What this exercise asks:
[a] Decide whether each statement agrees with the text on Totm Technologies below. Answer yes or no and quote the words that settle it.
(i) Biometrics held the largest share of the global AIDC market in 2020.
(ii) Prunier plans to sell off the telecommunications business.
(iii) The digital identity segment contributed to revenue for all of FY2021.
[b] Answer these questions from the text on Totm Technologies below.
(i) What yearly growth rate (CAGR) is expected for the wider biometric system market?
(ii) Which e-wallet provider did Totm invest in?
(iii) What service will Totm offer to build a recurring revenue stream?

Page extract:
········
According to Meticulous Market Research, biometrics made up the largest share of the global market for automatic identification and data capture (AIDC) technologies in 2020, a rapidly growing market that will surpass $100 billion by 2025.

Meanwhile, according to a report from Markets and Markets, the identity verification market is projected to grow by 15.6% CAGR from US$7.6 billion ($10.2 billion) in 2020 to US$15.8 billion in 2025, with biometric technology solutions growing at a higher rate than non-biometric platforms. In addition, the wider biometric system market is expected to grow from US$36.6 billion in 2020 to US$68.6 billion by 2025, a CAGR of 13.4%.

With projections like these, Prunier believes that Totm can capture a slice of the growing market and that he is confident that the company will see a larger contribution from the new digital identity segment, as FY2021 only saw a two-month contribution from this segment. That alone was $1 million, and made up 16.4% of Totm’s total revenue for the year.

“We want to be recognised as a digital identity solutions provider. We want customers to hear the name Totm Technologies and feel confident that we can provide them with an end-to-end solution with all the components required, be it a government body, a MNC or SME,” says Prunier.

“We have spent the last six months building [our footprint] across the value chain and we will continue to do that by looking for prospects and opportunities to target more companies in the industry and find ways to work with them, be it through investment, JV partnership, licensing agreements, and more. There are many ways we can explore this,” he adds.

Meanwhile, for the current FY2022 period, Totm has already expanded its presence in its new segment with several new partnerships, acquisitions and investments. Some of which include its memorandum of understanding with TriVentures Capital to form a strategic partnership to have a trade partnership and jointly develop products and/or patented approaches.

Totm has also invested in TECH5, an international technology company which focuses on developing disruptive biometric and digital ID solutions through the application of artificial intelligence and machine learning technologies; an investment into Pattra Aksa Jaya, an e-wallet provider; and many more.

With all these investments, what is Totm’s goal?

“We wanted to create a stack of technology providers in one chain. We want to be vertically integrated across the supply chain. When you look at each company that we have invested in, they all provide a singular component in that chain. There is some overlap, I’ll admit, but there are very important components being provided,” says Prunier.

Currently, the company’s presence in Indonesia for this segment is rather large, but Prunier explains that the company is being opportunistic, because of the country’s large population and evolving market. Having previously worked in Indonesia, Prunier too is familiar with the market and has an optimistic outlook on it.

Besides the national ID project, Totm is in talks with financial institutions such as banks and FinTech companies in Indonesia to provide them with its strong end-to-end digital know-your-customer (KYC) solution.

Along with the change in the technology focus, the Totm is changing its business model as well. When its mainstay was telecoms networking, the company’s revenue was largely project-driven, and therefore by nature lumpy, as it depended on the number and value of contracts it could win. Now, it will gear towards “higher quality” recurring revenue stream by offering “Identity-as-a-Service (IDaaS)”, which includes a significant component of technical support and maintenance services, says Prunier.

Legacy business to remain

It is clear that Totm is taking a big leap forward with this diversification and making several headways into the industry. But what about its legacy telecommunications business?

As of now, Prunier does not see a need to divest that business. The telecommunications segment still has its ongoing projects and he intends to see them through.

Although he acknowledges that the board has brought him in to spearhead the digital identity segment, he says that the staff from the telecommunications segment still remain and will continue to run the show.
········
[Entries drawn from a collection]

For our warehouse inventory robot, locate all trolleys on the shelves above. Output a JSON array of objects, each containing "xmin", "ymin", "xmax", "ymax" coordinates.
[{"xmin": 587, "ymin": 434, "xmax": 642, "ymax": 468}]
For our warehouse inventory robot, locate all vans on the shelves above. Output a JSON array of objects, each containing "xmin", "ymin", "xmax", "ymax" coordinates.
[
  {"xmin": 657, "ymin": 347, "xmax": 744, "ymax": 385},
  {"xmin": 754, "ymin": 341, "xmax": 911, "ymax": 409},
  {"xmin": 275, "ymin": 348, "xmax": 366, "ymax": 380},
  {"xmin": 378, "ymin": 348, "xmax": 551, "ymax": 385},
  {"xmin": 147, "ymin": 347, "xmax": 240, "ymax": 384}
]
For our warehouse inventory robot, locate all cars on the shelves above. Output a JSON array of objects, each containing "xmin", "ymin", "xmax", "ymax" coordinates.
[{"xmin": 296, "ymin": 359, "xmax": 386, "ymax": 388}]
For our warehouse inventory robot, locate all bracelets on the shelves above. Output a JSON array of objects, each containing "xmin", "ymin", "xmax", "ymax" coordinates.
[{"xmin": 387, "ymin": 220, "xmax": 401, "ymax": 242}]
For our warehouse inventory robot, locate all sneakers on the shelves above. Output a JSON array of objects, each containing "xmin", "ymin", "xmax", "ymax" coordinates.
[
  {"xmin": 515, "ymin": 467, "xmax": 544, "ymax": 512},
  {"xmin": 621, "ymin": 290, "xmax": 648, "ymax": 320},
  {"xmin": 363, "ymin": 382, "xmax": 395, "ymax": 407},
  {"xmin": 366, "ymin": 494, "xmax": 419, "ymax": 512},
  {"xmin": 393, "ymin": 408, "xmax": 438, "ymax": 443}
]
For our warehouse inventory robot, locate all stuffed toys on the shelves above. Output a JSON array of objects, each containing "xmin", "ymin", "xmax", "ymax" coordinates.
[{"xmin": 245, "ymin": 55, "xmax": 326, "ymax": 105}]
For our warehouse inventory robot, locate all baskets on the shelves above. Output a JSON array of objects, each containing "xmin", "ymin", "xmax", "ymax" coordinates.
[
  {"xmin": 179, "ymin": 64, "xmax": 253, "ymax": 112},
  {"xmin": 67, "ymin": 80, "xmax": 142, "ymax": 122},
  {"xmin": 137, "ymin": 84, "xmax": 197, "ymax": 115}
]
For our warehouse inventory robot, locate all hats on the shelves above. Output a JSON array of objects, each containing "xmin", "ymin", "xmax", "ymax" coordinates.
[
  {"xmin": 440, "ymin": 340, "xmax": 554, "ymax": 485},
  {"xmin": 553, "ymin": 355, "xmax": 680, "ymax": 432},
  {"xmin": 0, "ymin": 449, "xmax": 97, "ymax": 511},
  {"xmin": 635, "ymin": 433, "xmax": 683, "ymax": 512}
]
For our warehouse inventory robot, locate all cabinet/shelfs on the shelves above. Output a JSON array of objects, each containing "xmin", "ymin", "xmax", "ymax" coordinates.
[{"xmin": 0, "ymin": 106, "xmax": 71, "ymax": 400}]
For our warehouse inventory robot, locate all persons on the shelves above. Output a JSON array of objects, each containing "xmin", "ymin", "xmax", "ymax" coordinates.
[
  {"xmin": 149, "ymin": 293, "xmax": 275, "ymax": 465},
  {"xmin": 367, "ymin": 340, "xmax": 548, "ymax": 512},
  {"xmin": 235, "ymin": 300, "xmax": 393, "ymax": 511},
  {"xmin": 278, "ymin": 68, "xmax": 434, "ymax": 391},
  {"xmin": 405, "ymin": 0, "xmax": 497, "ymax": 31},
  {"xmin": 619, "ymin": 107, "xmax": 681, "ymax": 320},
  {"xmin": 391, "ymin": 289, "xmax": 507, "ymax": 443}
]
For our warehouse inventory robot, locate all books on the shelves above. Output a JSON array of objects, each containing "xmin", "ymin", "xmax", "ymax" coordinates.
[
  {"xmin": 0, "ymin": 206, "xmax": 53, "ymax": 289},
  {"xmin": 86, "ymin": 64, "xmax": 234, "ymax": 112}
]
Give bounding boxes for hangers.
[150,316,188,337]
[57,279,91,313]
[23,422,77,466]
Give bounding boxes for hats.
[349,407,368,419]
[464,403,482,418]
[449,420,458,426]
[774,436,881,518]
········
Answers for each item:
[a]
(i) Yes: "biometrics made up the largest share of the global market for automatic identification and data capture (AIDC) technologies in 2020"
(ii) No: "Prunier does not see a need to divest that business"
(iii) No: "FY2021 only saw a two-month contribution from this segment"

[b]
(i) 13.4%
(ii) Pattra Aksa Jaya
(iii) Identity-as-a-Service (IDaaS)